I chose the incredibly versatile duck legs as my canvas and infused them with herbs, ginger and crushed star anise along with few pinches of salt to extract moisture. The inspiration for the glaze/sauce came from leftover maple syrup brought by American friends last summer and is loosely based on a gastrique, the sweet and sour reduction that is the foundation for great recipes such as the classic duck à l’orange and many fruit sauces. The legs were slow-roasted until the meat was fragrant and tender, then glazed with the maple gastrique and finished in the oven for few more minutes until the skin was crackly and mahogany. They can be paired with pan-roasted turnips or potatoes, and steamed basmati rice. I also suspect that fluffy mashed potatoes would make a great sidekick.  I wouldn’t dare to say that the result was heavenly. Was it pretty good? Definitely.

Maple-Glazed Duck Legs

Six servings

  • 21/2 teaspoons coarse salt
  • 1 teaspoon grated fresh ginger
  • 1 garlic clove, minced
  • 1 teaspoon hot pepper flakes
  • 2 star anise, crushed
  • 2 teaspoons dried thyme
  • 6 duck legs
  • 1/2 cup pure maple syrup
  • ¼ cup red wine vinegar
  • 11/2 cups red wine
  • Bouquet garni: 1 ½-inch slice fresh ginger, ½ teaspoon dry thyme, 5 peppercorns, 1 star anise wrapped in cheesecloth
  • Freshly ground black pepper to taste

Combine the coarse salt, ginger, pepper flakes, star anise and thyme in a large mixing bowl.  Add the duck legs and rub with the salt mixture until they are evenly coated.  Cover the bowl with plastic wrap and refrigerate for at least 6 hours or overnight.

When ready to cook, preheat the oven to 350 degrees.

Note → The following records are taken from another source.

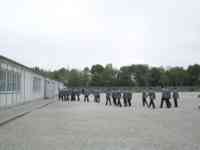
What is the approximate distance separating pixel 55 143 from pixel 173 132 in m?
4.24

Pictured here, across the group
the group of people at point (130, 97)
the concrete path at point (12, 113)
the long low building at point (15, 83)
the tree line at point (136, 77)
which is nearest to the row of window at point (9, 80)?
the long low building at point (15, 83)

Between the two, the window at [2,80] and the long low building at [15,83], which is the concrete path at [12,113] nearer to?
the long low building at [15,83]

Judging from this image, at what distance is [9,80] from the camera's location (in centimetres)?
1853

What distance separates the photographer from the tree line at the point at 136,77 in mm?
89812

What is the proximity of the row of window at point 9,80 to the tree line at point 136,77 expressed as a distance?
66.8 m

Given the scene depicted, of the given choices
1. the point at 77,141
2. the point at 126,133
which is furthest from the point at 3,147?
the point at 126,133

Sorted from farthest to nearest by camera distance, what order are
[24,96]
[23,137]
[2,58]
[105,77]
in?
[105,77] < [24,96] < [2,58] < [23,137]

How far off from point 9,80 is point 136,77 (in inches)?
3128

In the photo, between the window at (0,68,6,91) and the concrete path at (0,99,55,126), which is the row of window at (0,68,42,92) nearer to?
the window at (0,68,6,91)

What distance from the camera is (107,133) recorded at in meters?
8.70

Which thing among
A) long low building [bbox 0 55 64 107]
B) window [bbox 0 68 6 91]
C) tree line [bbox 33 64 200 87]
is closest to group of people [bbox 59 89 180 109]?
long low building [bbox 0 55 64 107]

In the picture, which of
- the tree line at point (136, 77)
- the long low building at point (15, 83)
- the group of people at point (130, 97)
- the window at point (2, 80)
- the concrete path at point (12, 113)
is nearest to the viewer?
the concrete path at point (12, 113)

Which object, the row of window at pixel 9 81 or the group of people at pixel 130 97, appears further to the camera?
the group of people at pixel 130 97

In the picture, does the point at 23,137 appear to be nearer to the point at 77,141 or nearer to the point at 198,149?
the point at 77,141
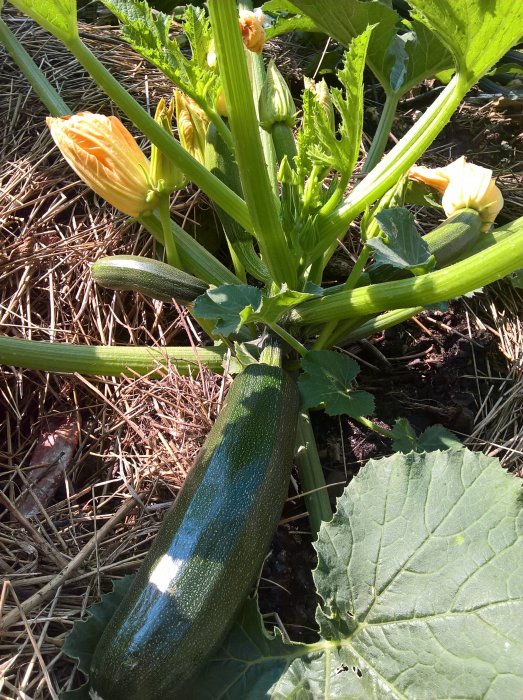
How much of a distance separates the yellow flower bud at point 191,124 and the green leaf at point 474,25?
643 mm

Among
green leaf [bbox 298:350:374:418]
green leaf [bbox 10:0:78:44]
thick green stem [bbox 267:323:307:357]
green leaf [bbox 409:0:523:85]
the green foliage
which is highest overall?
green leaf [bbox 10:0:78:44]

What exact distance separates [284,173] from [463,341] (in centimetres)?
78

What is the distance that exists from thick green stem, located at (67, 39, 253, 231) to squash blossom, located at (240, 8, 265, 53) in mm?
413

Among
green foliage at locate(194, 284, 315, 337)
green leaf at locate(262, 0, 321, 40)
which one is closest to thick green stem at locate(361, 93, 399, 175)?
green leaf at locate(262, 0, 321, 40)

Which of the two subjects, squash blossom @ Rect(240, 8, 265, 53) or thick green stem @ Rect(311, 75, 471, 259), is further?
squash blossom @ Rect(240, 8, 265, 53)

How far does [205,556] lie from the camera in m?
1.17

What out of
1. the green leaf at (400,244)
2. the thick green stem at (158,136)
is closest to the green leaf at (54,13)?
the thick green stem at (158,136)

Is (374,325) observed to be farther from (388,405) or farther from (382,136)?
(382,136)

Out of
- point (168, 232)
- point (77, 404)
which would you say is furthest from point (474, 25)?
point (77, 404)

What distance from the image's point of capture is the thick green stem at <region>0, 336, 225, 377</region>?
154 centimetres

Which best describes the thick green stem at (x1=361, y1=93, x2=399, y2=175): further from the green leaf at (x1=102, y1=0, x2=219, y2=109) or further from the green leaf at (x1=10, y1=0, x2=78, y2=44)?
the green leaf at (x1=10, y1=0, x2=78, y2=44)

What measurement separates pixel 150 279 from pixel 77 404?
0.40m

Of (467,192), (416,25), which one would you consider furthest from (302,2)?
(467,192)

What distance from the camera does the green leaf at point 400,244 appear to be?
1.31 metres
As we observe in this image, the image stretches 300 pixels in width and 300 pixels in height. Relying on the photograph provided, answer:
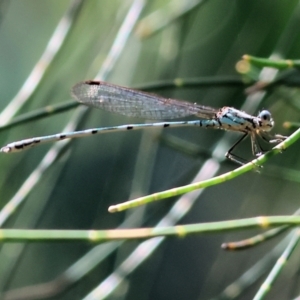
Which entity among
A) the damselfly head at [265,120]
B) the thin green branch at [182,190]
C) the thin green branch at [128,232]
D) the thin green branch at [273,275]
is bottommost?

Whip off the duck legs with paper towels and place them skin side up on a single layer in a baking dish. Roast for 1 hour.

Meanwhile, bring the maple syrup to a boil in a heavy saucepan and simmer for 2 minutes.  Add the vinegar, stirring constantly.  Lower the heat and simmer for 5 minutes. Add the red wine and bouquet garni, and simmer until the liquid is reduce to about ¾ cup.  Season to taste with freshly ground pepper, if desired.  Remove from the heat and set aside.  Discard the bouquet garni.

Remove the legs from the oven and carefully pour off the fat from the pan.  Add ½ cup of cold water, gently loosen the legs, scraping the bottom of the pan.  Generously brush the maple sauce on the legs to glaze evenly and roast for another 30 minutes.

To serve, reheat the remaining sauce.  Arrange the duck legs on individual dinner plates and drizzle with the warm sauce.  Serve immediately.